We moeten het er toch even over hebben, want er staat een olifant in de kamer van Jandino Asporaat. Wendy van Dijk zei onlangs bij Pauw dat ze het niet meer in haar hoofd zou halen om nog de Japanse Ushi te spelen. Jandino Asporaat heeft lak aan de al of niet terechte politieke correctheid ten aanzien van verschillende nationaliteiten. Indiërs, Antillianen, racistische volkse Rotterdammers, Turken, de adel en Chinezen: alles en iedereen moet eraan geloven in Bon Bini Holland 2. Maar is het daarmee acceptabel?
Robertico heeft het prima voor elkaar op Curaçao. Hij staat op het punt om zijn mooie vriendin, telg van een rijke hotelfamilie, ten huwelijk te vragen. Het loopt allemaal net wat anders: vriendin Noëlla wil een time-out en vertrekt naar Nederland. Haar vader heeft daar net een hartaanval gehad, uitgerekend toen Robertico hem aan de telefoon om de hand van zijn dochter vroeg. Omdat palief het rustig aan moet doen neemt Noëlla de organisatie van een benefietgala voor weeskinderen op zich. Ze moet hierbij samenwerken met de gladde Christiaan, een weldoener van adel en Robertico's grote rivaal.
Olifant of niet: er zijn momenten dat de stereotypen die grapjas Jandino Asporaat op de hak neemt eigenlijk best grappig zijn. Gerrie uit Rotjeknor (nog steeds onherkenbaar als Asporaat) is de belichaming van de hypocriete vreemdelingenhater die maar wel al te graag een warm klimaat opzoekt. Typetje Judeska voert nog steeds geen moer uit achter de balie van een fastfoodrestaurant en is vooral luid, veel en 'onbeskofd'. Toen Asporaats eerste speelfilm verscheen, waren de maatschappelijke discussies nog maar net op gang gekomen. Drie jaar later is het op sommige momenten vooral ongemakkelijk.
Dit ongemak gaat niet alleen schuil achter de clichés van verschillende nationaliteiten, maar komt ook voort uit de geforceerde humor. De glimlach maakt dan plaats voor schaamte van het plaatsvervangende soort. Zoals bij dit soort komedies regel is, fungeert het verhaal als kapstok voor flauwe grappen. De grofgebekte Judeska doet eigenlijk steeds hetzelfde, maar Asporaat komt ermee weg omdat hij de zaken zo vet aanzet dat zelfs kinderen eraan moeten geloven.
Maar de komiek vergaloppeert zich aan de vele personages die hij speelt. Nieuwkomer is de Turkse kleermaker Ahmet. De grapjes die hij maakt rondom de Turkse taal en accent (dat vaak helemaal niet Turks klinkt) en de gelijkenis tussen Turkse klanken en Nederlandse schuttingtaal is beledigend voor de intelligentie van de kijker.

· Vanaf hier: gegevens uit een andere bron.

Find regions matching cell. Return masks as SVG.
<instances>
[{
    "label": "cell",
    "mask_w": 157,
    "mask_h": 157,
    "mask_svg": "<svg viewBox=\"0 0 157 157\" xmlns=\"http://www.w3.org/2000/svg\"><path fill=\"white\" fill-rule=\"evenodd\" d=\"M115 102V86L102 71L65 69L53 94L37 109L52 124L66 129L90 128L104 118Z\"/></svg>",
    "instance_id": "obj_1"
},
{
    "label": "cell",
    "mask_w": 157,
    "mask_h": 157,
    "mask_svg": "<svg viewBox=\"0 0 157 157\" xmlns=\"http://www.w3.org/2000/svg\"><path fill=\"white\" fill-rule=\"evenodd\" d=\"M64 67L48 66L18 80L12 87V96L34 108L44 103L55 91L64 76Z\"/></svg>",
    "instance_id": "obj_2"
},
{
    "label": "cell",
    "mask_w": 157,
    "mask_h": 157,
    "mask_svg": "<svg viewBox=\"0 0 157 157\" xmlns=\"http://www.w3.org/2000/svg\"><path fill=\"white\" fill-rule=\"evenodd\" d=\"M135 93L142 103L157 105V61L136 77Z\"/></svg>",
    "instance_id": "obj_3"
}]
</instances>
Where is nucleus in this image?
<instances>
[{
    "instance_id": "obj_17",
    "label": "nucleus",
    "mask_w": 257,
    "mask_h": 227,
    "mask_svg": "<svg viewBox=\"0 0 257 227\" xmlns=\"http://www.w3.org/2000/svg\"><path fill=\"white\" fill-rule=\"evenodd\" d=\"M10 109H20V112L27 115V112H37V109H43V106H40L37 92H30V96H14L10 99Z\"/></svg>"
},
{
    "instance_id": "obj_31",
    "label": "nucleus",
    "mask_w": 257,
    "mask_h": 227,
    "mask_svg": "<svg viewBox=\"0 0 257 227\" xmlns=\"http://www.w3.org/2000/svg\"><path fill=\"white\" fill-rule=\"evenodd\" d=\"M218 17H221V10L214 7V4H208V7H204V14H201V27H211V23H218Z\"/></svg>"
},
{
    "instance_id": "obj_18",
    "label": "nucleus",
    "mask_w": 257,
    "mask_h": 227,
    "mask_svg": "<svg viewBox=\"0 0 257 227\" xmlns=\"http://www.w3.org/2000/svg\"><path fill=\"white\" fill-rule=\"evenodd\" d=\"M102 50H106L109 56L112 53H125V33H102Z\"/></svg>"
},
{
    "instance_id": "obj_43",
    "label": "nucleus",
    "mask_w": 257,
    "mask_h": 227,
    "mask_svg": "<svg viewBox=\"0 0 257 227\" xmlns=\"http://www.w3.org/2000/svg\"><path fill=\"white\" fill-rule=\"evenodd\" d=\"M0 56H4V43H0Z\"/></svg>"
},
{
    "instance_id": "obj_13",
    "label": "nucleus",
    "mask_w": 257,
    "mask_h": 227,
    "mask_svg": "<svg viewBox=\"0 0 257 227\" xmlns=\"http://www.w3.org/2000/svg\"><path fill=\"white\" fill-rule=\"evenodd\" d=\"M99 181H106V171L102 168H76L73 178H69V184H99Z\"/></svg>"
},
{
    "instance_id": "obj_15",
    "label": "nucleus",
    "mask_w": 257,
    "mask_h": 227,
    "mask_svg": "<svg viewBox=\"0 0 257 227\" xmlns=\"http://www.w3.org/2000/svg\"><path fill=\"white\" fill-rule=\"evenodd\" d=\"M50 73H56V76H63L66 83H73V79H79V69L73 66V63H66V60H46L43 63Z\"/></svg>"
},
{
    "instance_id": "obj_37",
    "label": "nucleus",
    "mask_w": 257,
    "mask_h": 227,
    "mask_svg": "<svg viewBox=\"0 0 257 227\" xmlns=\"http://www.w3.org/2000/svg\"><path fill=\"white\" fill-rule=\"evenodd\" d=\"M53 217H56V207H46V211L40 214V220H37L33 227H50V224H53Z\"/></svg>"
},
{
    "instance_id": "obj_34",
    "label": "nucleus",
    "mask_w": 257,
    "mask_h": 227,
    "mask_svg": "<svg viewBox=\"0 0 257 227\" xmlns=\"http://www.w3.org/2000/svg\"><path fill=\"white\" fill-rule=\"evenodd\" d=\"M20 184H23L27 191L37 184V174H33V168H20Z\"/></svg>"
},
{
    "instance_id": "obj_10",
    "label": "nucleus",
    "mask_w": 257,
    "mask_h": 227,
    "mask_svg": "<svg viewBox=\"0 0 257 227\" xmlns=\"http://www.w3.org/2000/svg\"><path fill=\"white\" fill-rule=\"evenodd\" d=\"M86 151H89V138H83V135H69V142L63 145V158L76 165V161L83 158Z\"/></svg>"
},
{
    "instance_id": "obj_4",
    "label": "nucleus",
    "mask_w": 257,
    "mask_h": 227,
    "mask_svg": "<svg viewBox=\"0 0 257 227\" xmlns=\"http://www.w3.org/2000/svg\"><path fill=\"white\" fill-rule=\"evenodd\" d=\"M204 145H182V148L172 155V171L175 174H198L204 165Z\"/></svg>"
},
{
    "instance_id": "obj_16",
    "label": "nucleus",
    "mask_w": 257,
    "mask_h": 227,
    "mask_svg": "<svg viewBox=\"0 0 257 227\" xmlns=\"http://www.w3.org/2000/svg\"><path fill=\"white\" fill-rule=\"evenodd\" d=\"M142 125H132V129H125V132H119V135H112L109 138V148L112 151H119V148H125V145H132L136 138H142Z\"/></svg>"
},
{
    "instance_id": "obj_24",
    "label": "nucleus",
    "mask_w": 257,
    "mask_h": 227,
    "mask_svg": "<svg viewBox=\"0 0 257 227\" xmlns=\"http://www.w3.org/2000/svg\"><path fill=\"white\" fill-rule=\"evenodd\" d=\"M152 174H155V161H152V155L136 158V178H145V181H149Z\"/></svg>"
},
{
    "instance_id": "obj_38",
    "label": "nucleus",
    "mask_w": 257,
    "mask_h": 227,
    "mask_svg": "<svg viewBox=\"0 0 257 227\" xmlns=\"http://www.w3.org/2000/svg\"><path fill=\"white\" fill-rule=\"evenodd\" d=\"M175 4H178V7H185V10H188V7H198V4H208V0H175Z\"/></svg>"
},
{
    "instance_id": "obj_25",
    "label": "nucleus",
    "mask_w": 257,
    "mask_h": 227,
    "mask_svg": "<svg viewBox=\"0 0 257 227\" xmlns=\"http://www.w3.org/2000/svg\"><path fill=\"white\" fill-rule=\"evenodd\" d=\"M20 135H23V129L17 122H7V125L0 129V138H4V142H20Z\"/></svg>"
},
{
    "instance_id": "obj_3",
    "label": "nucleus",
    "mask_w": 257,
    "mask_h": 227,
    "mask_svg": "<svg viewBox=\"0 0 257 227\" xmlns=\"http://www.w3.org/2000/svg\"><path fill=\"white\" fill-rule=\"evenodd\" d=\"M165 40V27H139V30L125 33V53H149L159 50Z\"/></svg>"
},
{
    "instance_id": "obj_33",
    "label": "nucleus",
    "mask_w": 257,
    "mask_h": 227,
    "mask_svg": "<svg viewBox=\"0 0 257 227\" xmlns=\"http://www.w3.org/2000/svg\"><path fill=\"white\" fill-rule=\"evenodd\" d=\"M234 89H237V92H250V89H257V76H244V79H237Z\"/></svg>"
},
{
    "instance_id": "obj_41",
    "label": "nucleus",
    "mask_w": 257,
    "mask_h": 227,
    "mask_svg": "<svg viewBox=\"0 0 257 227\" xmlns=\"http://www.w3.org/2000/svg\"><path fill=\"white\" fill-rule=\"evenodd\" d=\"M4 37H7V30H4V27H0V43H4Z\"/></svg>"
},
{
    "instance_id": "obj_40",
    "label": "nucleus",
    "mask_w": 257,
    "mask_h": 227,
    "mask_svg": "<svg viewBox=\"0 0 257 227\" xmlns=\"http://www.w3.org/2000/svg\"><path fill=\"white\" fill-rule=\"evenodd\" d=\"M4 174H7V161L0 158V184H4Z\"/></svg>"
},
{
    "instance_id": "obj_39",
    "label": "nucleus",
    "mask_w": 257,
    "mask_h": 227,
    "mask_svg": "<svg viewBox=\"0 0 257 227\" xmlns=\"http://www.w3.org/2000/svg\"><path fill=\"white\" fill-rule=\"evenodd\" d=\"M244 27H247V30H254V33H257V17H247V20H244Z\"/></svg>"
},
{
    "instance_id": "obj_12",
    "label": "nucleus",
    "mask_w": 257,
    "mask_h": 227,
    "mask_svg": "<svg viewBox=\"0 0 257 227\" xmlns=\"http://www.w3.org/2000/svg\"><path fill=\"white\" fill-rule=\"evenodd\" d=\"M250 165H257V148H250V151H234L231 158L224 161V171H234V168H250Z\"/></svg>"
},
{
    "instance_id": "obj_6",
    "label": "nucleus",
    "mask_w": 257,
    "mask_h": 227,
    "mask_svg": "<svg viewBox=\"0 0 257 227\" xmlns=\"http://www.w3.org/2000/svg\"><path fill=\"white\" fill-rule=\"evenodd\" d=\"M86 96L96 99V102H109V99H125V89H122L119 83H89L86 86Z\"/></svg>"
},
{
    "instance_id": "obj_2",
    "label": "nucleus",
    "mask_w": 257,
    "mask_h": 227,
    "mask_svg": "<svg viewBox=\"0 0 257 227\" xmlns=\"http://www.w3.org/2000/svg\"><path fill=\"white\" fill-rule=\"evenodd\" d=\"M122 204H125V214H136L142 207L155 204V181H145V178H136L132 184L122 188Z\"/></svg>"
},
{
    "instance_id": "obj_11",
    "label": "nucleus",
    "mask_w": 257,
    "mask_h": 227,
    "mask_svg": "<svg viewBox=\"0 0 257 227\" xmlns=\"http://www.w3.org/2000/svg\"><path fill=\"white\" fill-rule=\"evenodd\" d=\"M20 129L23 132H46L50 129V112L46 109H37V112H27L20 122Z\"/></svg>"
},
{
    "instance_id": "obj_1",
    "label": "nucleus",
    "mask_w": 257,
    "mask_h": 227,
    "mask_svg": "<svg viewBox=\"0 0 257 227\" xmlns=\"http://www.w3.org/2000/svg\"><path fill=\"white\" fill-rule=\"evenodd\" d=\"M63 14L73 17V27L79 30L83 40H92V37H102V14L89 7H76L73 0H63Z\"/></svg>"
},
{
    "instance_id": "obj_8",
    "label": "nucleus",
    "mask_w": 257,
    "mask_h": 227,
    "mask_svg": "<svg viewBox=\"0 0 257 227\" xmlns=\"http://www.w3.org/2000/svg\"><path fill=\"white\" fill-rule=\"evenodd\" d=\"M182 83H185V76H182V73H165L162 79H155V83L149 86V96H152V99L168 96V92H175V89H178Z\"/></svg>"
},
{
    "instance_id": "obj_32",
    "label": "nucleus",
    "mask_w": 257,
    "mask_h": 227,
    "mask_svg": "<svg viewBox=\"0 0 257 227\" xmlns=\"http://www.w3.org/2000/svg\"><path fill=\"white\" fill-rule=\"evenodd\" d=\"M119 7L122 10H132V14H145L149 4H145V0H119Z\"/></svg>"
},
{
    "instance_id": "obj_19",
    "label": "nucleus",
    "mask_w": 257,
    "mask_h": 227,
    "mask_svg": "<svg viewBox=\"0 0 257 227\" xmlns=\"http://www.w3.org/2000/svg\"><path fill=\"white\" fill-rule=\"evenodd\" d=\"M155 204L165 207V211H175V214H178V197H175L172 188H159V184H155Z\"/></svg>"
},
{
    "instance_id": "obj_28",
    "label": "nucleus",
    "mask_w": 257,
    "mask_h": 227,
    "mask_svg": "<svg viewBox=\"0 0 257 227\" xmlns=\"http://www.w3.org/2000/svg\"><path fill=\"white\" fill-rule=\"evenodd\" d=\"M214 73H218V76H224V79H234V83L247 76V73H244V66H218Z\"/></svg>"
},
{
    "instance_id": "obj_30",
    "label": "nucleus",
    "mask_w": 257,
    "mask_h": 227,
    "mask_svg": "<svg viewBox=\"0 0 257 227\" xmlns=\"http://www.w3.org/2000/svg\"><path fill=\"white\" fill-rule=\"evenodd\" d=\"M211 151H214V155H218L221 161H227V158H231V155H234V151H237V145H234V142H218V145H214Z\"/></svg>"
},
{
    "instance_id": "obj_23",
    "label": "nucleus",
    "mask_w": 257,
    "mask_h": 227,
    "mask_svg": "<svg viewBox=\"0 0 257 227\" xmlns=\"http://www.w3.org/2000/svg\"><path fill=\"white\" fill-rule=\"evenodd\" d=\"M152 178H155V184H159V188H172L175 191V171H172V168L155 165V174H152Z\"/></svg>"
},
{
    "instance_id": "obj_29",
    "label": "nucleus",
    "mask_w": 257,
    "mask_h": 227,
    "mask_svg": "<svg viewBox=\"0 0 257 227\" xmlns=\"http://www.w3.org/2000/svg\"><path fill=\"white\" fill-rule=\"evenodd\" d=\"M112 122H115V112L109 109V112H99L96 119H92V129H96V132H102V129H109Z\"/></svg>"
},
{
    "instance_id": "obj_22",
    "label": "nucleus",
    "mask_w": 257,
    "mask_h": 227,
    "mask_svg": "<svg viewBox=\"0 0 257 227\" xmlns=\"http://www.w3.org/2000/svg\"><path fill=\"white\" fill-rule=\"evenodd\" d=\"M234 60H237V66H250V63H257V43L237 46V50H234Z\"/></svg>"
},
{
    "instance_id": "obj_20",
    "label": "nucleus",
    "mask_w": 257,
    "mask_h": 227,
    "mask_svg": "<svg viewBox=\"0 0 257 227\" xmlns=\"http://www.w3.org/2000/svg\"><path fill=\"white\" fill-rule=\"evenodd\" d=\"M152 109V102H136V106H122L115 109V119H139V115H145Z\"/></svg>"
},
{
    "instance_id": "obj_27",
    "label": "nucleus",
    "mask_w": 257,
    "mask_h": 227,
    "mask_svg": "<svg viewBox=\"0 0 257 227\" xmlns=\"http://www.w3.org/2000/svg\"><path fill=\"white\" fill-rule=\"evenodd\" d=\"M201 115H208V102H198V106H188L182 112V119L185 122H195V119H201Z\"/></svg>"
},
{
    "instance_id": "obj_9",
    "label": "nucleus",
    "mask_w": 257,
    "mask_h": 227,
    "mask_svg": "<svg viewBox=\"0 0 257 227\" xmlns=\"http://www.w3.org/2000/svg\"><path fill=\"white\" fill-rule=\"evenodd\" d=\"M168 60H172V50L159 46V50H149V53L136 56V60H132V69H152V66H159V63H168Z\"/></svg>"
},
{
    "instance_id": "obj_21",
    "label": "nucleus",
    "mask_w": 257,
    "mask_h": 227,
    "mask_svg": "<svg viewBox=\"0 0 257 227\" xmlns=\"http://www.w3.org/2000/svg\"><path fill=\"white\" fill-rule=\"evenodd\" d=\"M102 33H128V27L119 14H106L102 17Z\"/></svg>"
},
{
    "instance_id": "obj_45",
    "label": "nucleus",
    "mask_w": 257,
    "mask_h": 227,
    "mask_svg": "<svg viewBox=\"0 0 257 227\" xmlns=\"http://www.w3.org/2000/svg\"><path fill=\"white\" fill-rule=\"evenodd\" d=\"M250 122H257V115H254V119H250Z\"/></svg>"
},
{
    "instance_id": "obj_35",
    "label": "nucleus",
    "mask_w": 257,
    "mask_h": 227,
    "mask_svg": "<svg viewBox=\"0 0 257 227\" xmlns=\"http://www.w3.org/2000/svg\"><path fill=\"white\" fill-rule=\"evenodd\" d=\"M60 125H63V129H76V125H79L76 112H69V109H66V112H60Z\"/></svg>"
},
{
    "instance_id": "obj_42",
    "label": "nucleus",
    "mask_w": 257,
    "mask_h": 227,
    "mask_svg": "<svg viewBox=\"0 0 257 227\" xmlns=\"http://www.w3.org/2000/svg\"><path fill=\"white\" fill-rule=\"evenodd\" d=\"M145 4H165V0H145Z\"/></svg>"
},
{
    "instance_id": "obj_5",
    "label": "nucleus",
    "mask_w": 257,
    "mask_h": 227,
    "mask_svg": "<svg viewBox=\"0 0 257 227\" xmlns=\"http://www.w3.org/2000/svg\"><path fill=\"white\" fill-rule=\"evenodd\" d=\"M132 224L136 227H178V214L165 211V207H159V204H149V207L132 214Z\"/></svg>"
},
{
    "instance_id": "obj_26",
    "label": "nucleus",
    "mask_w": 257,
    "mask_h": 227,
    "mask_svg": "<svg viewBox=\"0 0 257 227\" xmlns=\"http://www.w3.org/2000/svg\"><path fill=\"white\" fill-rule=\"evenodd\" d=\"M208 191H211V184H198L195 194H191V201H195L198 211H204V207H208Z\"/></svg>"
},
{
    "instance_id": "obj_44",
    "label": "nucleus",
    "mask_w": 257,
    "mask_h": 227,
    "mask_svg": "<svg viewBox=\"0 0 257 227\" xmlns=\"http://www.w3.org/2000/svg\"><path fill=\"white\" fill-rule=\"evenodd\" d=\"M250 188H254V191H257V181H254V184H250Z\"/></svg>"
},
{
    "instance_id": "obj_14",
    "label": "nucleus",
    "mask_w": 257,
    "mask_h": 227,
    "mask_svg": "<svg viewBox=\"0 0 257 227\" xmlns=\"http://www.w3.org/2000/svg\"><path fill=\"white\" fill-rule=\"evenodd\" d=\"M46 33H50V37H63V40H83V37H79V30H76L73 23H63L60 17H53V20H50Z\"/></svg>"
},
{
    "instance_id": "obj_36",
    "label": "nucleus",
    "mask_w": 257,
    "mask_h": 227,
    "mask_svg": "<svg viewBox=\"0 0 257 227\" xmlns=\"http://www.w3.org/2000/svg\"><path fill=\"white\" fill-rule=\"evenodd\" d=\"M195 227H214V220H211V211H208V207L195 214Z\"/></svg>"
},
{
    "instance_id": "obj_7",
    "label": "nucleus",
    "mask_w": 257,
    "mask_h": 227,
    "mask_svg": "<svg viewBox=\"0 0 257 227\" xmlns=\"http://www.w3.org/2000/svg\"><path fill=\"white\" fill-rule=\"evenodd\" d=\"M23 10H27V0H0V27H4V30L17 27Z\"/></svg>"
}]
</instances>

Welhaast nog pijnlijker zijn de grappen rondom een Chinese zwendelaar die overigens wordt gespeeld door een acteur met Vietnamese roots. Ach, alle Aziaten zijn hetzelfde, toch Jandino?
De kracht maar gelijk ook zwakte van de personages is dat ze precies zeggen wat ze denken, zelfs als dit tegen zere benen of tere zieltjes aantrapt. Het dubbele zit hem in de fijne lijn tussen satire en beledigingen en tussen parodie en slechte smaak. Hierin weet Asporaat niet de juiste balans te vinden, wat gaandeweg steeds evidenter wordt. Zelfs bij de kaaskoppen is het zo plat als een dubbeltje. Je vraagt je toch werkelijk af wat iemand als Lone van Roosendaal bezielt om een altijd geile wulpse cougar te spelen. Plot schiet er dan bij in, want gesteggel rondom een peperdure ring wordt wel heel onduidelijk afgewerkt.
De regie is in handen van ex-soapie Jon Karthaus en die weet al deze smakeloosheid nog best aardig in beeld te brengen. Over smaak valt niet te twisten, maar waarom een komediant als Jandino Asporaat geld en middelen krijgt om weer een film als deze op te leveren die gedicteerd wordt door de gemakkelijke weg blijft de grote vraag. Dit is makkelijk scoren met als gevolg humor die meer pijn aan de oren en ogen doet dan Judeska's enorme nepnagels die tergend langzaam over een schoolbord krassen.